Exercise aim:
Convert the stretch of data from the line containing "Is the small" through the line containing "Does the point" into a numbered list, omitting blank lines.

Input records:
----------
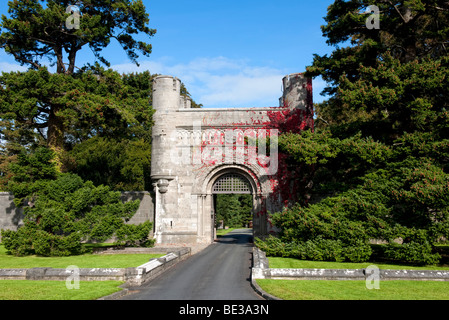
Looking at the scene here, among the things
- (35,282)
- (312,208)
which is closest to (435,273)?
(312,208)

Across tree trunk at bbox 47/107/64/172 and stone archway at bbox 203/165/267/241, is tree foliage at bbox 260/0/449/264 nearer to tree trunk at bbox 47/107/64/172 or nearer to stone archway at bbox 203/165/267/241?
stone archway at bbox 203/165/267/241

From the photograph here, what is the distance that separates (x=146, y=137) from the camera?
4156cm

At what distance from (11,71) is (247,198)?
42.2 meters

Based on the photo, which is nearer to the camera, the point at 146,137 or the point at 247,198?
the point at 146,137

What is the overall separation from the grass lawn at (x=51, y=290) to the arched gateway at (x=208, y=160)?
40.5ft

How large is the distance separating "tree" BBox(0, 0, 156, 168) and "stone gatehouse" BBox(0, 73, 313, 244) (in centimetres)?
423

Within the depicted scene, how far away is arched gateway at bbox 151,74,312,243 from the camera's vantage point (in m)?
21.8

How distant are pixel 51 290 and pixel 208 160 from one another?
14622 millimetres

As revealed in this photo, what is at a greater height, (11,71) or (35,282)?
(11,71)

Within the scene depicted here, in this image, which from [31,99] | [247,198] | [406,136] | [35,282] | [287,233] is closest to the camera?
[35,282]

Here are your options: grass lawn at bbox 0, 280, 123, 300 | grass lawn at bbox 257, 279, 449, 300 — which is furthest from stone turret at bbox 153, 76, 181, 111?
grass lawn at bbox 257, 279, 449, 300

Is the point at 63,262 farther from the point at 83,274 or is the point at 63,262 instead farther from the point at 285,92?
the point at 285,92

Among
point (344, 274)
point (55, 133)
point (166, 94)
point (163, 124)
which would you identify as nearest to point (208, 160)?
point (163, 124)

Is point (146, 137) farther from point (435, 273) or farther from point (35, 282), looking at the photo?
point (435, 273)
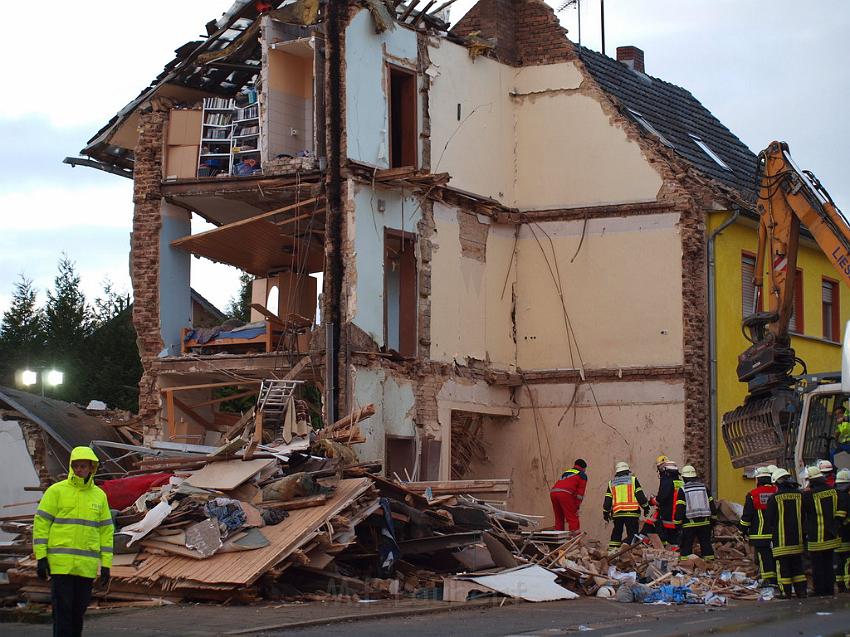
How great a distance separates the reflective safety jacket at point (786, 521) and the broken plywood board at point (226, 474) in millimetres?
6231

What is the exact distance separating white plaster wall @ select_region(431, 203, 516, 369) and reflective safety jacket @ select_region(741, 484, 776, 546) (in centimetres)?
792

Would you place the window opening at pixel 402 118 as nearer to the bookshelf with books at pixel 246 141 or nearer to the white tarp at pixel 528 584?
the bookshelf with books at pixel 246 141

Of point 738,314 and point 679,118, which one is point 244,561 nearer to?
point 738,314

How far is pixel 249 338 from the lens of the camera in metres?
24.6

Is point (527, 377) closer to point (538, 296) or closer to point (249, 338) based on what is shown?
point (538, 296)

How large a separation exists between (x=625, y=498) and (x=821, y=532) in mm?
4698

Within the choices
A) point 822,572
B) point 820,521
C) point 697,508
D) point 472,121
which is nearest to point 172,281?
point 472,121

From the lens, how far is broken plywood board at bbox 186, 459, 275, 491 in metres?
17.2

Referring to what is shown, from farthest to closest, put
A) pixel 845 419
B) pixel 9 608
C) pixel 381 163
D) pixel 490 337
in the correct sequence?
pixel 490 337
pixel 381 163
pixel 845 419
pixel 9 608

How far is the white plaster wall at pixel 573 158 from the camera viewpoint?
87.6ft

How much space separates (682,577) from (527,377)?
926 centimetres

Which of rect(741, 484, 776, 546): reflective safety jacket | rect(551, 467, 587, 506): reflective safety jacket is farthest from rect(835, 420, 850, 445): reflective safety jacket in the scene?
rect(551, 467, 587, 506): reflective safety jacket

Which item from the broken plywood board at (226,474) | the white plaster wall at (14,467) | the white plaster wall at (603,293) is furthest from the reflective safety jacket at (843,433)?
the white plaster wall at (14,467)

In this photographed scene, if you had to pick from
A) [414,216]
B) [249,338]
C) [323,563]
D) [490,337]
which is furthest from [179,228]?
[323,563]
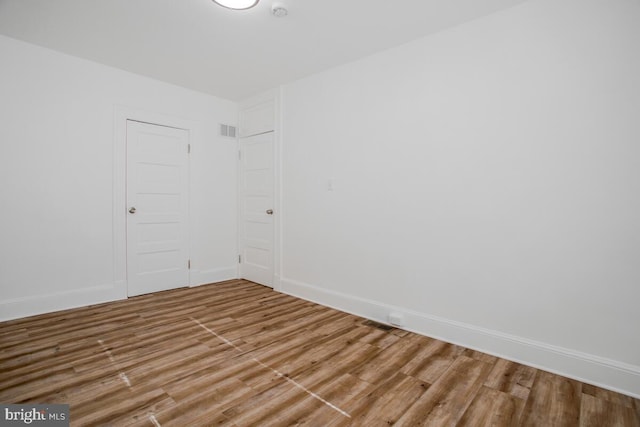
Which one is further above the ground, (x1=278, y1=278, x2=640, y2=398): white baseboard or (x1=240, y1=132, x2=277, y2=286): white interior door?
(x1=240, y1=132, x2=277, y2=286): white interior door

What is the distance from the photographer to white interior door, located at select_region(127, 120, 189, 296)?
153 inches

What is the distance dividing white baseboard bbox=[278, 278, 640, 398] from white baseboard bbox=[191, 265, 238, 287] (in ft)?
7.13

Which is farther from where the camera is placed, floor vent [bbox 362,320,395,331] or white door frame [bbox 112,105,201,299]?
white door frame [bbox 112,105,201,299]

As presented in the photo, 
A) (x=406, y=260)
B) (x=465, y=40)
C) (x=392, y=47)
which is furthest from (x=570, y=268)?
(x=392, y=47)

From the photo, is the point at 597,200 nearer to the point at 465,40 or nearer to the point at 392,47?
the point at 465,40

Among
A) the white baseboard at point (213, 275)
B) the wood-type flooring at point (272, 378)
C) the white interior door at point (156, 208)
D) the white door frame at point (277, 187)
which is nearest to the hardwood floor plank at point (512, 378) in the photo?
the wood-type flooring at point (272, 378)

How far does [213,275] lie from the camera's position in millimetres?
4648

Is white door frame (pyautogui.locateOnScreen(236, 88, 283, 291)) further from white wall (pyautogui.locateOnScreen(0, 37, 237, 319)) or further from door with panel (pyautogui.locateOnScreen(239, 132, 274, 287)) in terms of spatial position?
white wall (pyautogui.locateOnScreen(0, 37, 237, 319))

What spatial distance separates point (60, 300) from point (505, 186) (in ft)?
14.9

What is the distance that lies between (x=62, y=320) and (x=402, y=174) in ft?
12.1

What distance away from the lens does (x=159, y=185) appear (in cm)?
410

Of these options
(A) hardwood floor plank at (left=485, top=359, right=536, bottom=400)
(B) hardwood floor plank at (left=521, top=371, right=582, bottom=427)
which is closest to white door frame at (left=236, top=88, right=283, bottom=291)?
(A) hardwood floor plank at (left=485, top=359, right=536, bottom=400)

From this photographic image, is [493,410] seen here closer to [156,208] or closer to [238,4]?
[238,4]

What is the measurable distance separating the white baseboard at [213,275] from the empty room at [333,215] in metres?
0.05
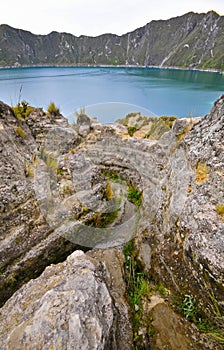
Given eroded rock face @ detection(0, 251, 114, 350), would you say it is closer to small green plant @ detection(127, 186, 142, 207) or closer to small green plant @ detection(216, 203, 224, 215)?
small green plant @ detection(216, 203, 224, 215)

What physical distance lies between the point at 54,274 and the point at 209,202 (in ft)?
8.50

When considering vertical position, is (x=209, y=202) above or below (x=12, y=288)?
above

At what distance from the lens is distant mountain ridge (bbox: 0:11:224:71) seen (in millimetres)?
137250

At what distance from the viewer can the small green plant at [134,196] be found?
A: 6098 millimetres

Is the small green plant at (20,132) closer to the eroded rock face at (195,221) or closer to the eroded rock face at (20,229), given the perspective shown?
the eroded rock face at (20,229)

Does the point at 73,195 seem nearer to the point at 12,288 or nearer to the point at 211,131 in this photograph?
----------
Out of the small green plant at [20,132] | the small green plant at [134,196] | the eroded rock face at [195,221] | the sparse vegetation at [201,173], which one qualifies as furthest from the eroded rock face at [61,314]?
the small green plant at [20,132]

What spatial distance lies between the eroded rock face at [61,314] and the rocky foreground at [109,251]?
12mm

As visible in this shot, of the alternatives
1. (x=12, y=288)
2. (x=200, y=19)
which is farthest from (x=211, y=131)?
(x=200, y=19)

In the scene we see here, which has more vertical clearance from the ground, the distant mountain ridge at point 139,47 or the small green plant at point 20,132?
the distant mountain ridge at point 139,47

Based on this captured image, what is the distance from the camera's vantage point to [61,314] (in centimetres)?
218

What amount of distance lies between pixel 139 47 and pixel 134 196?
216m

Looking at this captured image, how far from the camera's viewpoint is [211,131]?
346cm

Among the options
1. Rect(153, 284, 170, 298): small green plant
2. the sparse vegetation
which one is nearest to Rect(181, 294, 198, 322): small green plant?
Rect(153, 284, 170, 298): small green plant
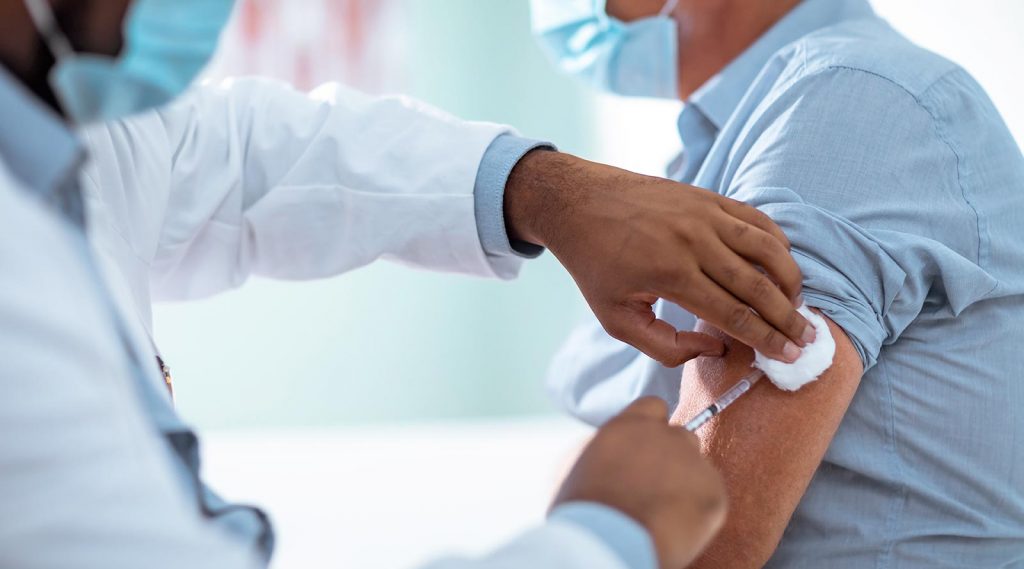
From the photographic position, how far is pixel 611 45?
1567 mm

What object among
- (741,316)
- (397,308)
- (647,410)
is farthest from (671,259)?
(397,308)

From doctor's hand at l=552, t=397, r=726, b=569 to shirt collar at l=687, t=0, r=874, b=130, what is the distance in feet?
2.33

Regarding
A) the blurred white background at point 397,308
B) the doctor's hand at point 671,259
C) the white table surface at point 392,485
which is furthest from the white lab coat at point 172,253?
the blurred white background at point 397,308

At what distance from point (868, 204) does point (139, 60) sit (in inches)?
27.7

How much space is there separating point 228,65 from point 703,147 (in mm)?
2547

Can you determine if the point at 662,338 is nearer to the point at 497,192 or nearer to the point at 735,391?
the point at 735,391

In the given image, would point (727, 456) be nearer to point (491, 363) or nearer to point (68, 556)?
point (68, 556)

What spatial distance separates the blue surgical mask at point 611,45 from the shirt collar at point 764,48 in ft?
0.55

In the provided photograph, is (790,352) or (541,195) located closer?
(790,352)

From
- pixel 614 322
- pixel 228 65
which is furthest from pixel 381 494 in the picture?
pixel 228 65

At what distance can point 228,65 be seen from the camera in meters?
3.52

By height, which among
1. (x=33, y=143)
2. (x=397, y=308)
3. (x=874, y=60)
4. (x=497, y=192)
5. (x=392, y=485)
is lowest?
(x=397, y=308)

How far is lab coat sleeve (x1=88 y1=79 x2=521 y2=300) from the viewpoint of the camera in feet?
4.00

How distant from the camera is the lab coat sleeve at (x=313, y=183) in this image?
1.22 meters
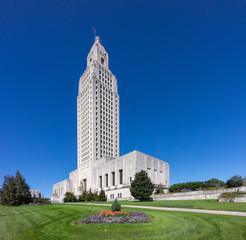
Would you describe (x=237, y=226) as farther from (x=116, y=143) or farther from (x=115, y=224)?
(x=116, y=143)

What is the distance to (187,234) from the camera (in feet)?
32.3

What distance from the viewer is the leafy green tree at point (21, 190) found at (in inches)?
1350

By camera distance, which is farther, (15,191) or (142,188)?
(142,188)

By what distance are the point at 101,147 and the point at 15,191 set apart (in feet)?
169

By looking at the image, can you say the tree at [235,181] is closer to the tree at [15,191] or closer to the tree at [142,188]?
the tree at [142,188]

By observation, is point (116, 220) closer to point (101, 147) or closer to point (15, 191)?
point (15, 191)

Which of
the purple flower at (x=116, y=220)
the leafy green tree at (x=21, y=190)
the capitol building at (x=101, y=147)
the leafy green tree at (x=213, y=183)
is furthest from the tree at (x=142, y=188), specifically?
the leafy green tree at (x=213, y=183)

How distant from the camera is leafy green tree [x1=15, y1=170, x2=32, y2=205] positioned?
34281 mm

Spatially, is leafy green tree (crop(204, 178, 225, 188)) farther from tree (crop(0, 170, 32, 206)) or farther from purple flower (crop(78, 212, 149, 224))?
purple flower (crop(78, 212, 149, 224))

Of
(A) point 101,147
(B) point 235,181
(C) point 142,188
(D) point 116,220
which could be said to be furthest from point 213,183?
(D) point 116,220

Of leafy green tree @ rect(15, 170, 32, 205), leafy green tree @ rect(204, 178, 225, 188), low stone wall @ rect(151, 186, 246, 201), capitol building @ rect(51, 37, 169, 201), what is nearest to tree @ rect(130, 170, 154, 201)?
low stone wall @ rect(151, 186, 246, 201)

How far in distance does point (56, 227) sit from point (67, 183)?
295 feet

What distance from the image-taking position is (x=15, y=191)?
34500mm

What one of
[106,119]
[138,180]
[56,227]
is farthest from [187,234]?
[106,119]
----------
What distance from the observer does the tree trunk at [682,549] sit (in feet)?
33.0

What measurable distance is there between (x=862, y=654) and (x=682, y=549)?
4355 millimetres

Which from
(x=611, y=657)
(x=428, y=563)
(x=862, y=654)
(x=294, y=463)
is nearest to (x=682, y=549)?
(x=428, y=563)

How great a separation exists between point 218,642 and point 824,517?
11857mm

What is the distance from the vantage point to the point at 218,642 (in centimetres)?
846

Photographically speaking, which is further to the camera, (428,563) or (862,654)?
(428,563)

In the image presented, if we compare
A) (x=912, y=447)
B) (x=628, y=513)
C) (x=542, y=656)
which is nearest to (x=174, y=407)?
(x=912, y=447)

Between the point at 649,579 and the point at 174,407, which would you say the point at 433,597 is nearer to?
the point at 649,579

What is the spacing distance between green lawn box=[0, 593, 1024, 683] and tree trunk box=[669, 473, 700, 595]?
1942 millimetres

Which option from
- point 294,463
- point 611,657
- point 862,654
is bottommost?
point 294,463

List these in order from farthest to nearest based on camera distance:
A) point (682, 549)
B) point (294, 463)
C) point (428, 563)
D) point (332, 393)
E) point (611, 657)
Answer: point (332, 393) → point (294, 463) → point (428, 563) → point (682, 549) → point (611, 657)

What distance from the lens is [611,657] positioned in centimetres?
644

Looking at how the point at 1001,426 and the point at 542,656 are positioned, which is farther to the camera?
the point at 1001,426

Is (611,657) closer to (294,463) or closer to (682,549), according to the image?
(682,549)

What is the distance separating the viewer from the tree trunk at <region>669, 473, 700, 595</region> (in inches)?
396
----------
Answer in full:
1. Is the small green plant at (20,132) closer to the eroded rock face at (195,221) or closer to the eroded rock face at (20,229), given the perspective shown?
2. the eroded rock face at (20,229)
3. Does the point at 73,195 seem nearer to the point at 12,288 or nearer to the point at 211,131 in this photograph?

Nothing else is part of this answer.